Texto del documento:
■ ■ ■ ■ ■

Mons. Daniel Blanco Méndez, Obispo auxiliar Arquidiócesis de San José
Este Domingo, celebramos con toda la Iglesia, la solemnidad de Pentecostés, con la cual concluimos la cincuentena pascual.
En esta fiesta la Iglesia celebra el cumplimiento de la promesa de Cristo de enviar el Espíritu Santo, que es la presencia de Dios que acompaña, guía y protege a la Iglesia.
De forma pedagógica el libro de los Hechos de los Apóstoles nos dice que el envío del Espíritu Santo se da cincuenta días después de la Pascua, mientras la comunidad apostólica celebraba la fiesta judía de Pentecostés (digo que en forma pedagógica porque San Juan presenta el envío del Espíritu el mismo día de la Resurrección, como lo hemos escuchado en el Evangelio).
Así como la Pascua de los judíos hace referencia a la salida del Pueblo Elegido de la esclavitud en Egipto, la fiesta de Pentecostés hace referencia a la Alianza sellada con YHWH en el desierto, al ser entregadas a Moisés las tablas de la ley. Esa era la fiesta que en ese momento estaba celebrando la comunidad apostólica reunida en el cenáculo.

■ ■ ■ ■ ■

Material proporcionado:
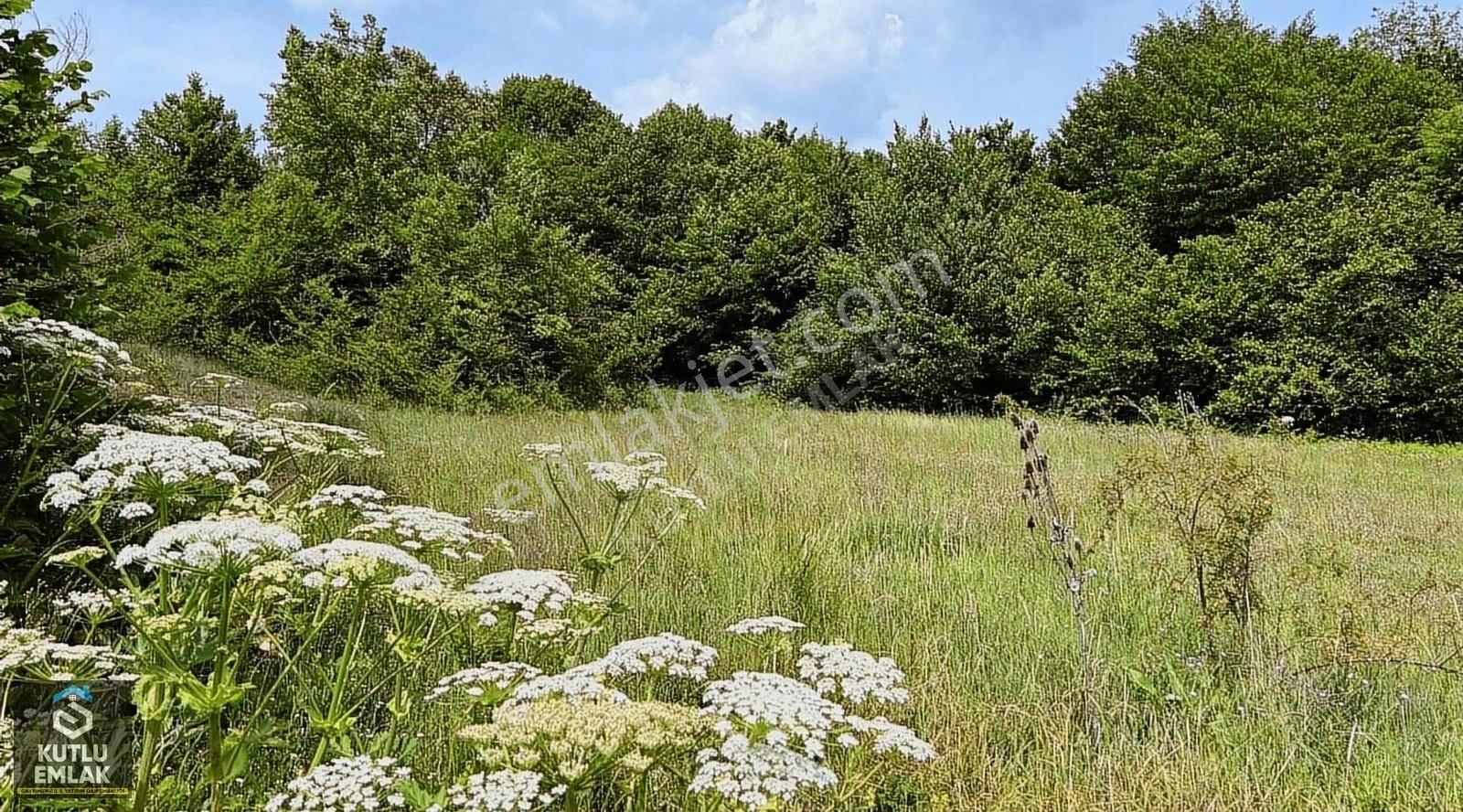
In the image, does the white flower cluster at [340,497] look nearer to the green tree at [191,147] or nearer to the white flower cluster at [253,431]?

■ ■ ■ ■ ■

Indicación: Prosigue el texto sobre la solemnidad de Pentecostés a partir de la última oración mostrada.

Respuesta final:
El libro de los Hechos de los Apóstoles narra elementos extraordinarios, ruido, viento fuerte, lenguas de fuego; elementos similares a los que se dan en el Sinaí cuando YHWH entrega la ley a Moisés. Pero también narra otros acontecimientos distintos a los del Sinaí, pero igualmente extraordinarios, la transformación de los apóstoles que pierden los temores y salen valientemente a predicar y el don de lenguas que permite a todos los presentes en Jerusalén escuchar en su propio idioma la predicación de los apóstoles.
Por tanto, Pentecostés ya no celebra la ley escrita en piedra y que configura el pueblo de Dios, como el pueblo de la Alianza, sino que celebra el Espíritu Santo que escribe la ley del amor en el corazón del creyente (cfr. Rom. 2,15) y que configura al nuevo Pueblo de Dios, que es la Iglesia, como el Pueblo de la Nueva Alianza sellada por Cristo en la Cruz y ratificada por el don del Espíritu.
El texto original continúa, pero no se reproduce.